**Potongan Dokumen**.
SERANG, BANPOS – Dewan Pengurus Cabang (DPC) Perhimpunan Mahasiswa Hukum Indonesia (Permahi) Banten mendesak agar penegakkan hukum atas kasus suap yang terjadi di Banten, dilakukan secara komprehensif. Artinya, baik penerima suap, pemberi suap hingga perantaranya pun harus turut diadili.
Pernyataan tersebut merespon adanya pemberitaan yang dipublikasikan oleh BANPOS pada edisi Senin (20/12) berjudul ‘Jual Beli Proyek Tumbuh Subur’ pada rubrik Liputan Utama. Kepada BANPOS, Ketua DPC Permahi Banten, Rizki Aulia Rohman, mengatakan bahwa seluruh aparat penegak hukum harus adil, tegas dan menyeluruh dalam mengurus perkara korupsi, khususnya suap.
Ia menegaskan, dalam rangka mewujudkan masyarakat yang adil, makmur dan sejahtera berdasarkan Pancasila dan Undang Undang Dasar 1495, perlu penyelenggaraan negara yang bersih dari korupsi, kolusi dan nepotisme
“Bahwa para penegak hukum baik Kepolisian, Kejaksaan dan Komisi Pemberantasan Korupsi (KPK) sebagai lembaga yang menangani perkara tindak pidana korupsi, perlu ditingkatkan sinergitasnya agar berdaya guna dan berhasil guna tepatnya untuk asas kesetaraan kewenangan dan perlindungan hak asasi manusia,” ujarnya dalam rilis yang diterima BANPOS, Senin (20/12).
Ia mengatakan, aparat penegak hukum perlu memiliki strategi pencegahan yang tersistematis dan komprehensif, serta tetap mengedepankan penghormatan terhadap hak asasi manusia tanpa mengabaikan harkat dan martabat manusia sesuai ketentuan peraturan perundang undangan.
“Sesuai amanat Undang-undang nomor 19 Tahun 2019 tentang perubahan atas Undang-undang nomor 30 Tahun 2002 tentang Tindak Pidana Korupsi, bahwa perlu adanya penegakan yang baik secara menyeluruh tanpa mengabaikan penegakan baik pelaku penyuap dan yang disuap,” katanya.
Menurutnya, terjadi penindakan yang tidak komprehensif kepada pemberi suap, penerima suap dan perantara suap serta pihak-pihak lain yang terlibat dalam tindak pidana korupsi. Padahal Rizki menegaskan, keseluruhannya perlu ditindak sesuai aturan yang berlaku.
“Namun dalam beberapa kasus ini hanya penindakan pada pihak yang disuap saja, pihak yang menyuap tidak ditindak. Padahal UU Tipikor mengamanatkan agar ditindak dan tegas juga untuk pihak-pihak yang terlibat tersebut,” ungkapnya.

**Data Tersimpan**.
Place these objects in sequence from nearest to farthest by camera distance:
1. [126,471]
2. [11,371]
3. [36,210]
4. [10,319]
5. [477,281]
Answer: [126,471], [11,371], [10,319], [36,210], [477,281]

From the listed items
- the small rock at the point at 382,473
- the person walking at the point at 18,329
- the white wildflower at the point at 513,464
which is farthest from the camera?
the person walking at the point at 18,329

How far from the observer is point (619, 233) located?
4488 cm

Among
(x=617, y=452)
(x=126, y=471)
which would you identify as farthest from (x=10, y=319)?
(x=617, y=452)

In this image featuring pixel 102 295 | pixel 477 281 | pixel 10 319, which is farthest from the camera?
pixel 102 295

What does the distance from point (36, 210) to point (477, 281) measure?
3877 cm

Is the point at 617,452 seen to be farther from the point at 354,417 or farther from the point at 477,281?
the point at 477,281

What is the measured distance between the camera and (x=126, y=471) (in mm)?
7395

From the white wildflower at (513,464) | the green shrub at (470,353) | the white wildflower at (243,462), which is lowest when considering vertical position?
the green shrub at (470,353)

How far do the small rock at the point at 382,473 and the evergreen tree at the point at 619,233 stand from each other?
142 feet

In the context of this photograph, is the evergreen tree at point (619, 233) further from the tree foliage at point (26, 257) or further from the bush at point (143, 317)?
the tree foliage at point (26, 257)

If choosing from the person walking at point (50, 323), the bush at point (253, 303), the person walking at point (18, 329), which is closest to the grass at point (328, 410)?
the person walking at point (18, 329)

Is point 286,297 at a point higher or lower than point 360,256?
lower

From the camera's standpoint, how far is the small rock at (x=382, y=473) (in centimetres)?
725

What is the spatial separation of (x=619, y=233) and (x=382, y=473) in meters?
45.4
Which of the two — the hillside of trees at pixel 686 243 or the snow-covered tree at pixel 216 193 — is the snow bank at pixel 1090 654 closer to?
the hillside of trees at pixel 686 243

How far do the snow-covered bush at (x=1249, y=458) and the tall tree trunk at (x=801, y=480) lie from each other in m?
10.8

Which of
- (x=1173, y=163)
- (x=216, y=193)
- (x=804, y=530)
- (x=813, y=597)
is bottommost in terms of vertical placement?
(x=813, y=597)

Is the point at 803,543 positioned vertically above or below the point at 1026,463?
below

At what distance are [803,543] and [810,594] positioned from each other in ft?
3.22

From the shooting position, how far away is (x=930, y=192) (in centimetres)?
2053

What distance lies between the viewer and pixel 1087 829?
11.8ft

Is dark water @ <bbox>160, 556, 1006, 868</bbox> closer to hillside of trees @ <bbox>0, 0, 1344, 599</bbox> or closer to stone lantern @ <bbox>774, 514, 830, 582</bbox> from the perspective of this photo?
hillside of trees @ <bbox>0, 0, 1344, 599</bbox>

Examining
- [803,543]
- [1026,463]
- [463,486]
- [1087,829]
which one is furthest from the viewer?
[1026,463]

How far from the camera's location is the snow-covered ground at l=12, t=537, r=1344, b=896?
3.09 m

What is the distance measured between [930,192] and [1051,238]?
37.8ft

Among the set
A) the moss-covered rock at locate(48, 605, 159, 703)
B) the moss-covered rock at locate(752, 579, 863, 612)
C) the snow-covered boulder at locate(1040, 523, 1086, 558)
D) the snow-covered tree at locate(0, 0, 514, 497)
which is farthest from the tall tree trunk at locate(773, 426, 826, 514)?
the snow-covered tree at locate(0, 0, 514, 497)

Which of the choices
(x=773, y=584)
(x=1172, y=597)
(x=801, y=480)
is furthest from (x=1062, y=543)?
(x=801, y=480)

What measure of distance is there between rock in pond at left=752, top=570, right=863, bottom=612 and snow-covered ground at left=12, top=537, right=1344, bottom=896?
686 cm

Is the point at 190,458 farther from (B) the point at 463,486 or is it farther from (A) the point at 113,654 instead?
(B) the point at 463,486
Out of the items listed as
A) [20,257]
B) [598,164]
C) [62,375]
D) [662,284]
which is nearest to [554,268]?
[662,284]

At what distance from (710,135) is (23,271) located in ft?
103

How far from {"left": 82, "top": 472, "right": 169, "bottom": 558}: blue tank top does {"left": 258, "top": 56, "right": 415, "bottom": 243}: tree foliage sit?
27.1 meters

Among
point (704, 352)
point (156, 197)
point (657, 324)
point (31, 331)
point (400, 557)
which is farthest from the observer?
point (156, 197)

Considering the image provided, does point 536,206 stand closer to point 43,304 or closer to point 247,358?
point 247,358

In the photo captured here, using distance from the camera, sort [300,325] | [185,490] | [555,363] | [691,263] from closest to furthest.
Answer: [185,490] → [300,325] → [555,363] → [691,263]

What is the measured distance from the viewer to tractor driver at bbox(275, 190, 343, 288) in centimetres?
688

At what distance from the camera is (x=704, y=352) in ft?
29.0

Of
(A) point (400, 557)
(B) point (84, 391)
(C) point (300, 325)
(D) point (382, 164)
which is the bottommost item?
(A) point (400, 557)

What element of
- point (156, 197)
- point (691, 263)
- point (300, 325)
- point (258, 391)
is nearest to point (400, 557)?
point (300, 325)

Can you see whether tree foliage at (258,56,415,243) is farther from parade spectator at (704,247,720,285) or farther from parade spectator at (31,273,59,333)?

**Tugas**.
A - Jawablah pertanyaan berikut berdasarkan berita tentang desakan Permahi Banten.
(i) Apa judul pemberitaan BANPOS yang direspons oleh pernyataan Permahi Banten?
(ii) Siapa yang menjabat Ketua DPC Permahi Banten?
(iii) Lembaga apa saja yang disebut perlu ditingkatkan sinergitasnya dalam menangani perkara tindak pidana korupsi?
B - Tentukan apakah setiap pernyataan berikut sesuai dengan berita tentang desakan Permahi Banten. Jawab ya atau tidak, lalu kutip kata-kata dari berita yang menjadi dasarnya.
(i) Permahi Banten meminta agar hanya penerima suap yang diadili.
(ii) Rizki menyampaikan pernyataannya melalui rilis yang diterima BANPOS.
(iii) Menurut Rizki, dalam beberapa kasus pihak yang menyuap juga sudah ditindak.
C - Tulislah lanjutan berita tentang desakan Permahi Banten, dimulai setelah kalimat terakhirnya.

**Jawaban**.
A -
(i) ‘Jual Beli Proyek Tumbuh Subur’, dimuat pada rubrik Liputan Utama edisi Senin (20/12).
(ii) Rizki Aulia Rohman.
(iii) Kepolisian, Kejaksaan, dan Komisi Pemberantasan Korupsi (KPK).

B -
(i) Tidak. "baik penerima suap, pemberi suap hingga perantaranya pun harus turut diadili."
(ii) Ya. "ujarnya dalam rilis yang diterima BANPOS, Senin (20/12)."
(iii) Tidak. "hanya penindakan pada pihak yang disuap saja, pihak yang menyuap tidak ditindak."

C -
Menurutnya, kasus suap yang terjadi di Kota Cilegon maupun kasus suap yang terjadi di Kota Serang berakhir hanya pada pidana umum, sangat disayangkan. Namun lebih mirisnya lagi, Rizki menuturkan bahwa yang diproses hukum hanya pihak penerima suap, padahal pemberi suap sudah jelas keberadaan dan keterlibatannya.
“Kami sangat menyayangkan adanya dua kasus tindakan korupsi mengenai dugaan suap izin pengelolaan lahan parkiran di Kota Cilegon yang menyeret pejabat setempat atas nama Inisial UDA dan pengadaan proyek atau SPK Bodong di Kota Serang menyeret atas nama inisial AM. Perlunya perhatian bersama agar kasus korupsi ditegakan untuk pemberi suap dan penerima surat serta perantara suap,” tegasnya.
Pihaknya pun mendorong kepada pihak Kepolisian dan Kejaksaan, agar dilakukan pemeriksaan secara utuh dan penegakan yang menyeluruh bagi pelaku tindak pidana korupsi di Banten, khususnya dua kasus tersebut yang perlu diperjelas, agar tidak ada tebang pilih penindakannya.
“Padahal aturannya sudah jelas menurut, Pasal 2 Undang-undang nomor 11 tahun 1980 tentang Tindak Pidana Suap menyatakan, barang siapa yang memberi atau menjanjikan sesuatu kepada seseorang dengan maksud untuk membujuk supaya orang itu berbuat sesuatu atau tidak berbuat sesuatu dalam tugasnya, yang berlawanan dengan kewenangan atau kewajibannya yang menyangkut kepentingan umum, dipidana karena memberi suap dengan pidana penjara selama-lamanya 5 (lima) tahun dan denda sebanyak-banyaknya Rp15 juta,” tandasnya.(DZH/PBN)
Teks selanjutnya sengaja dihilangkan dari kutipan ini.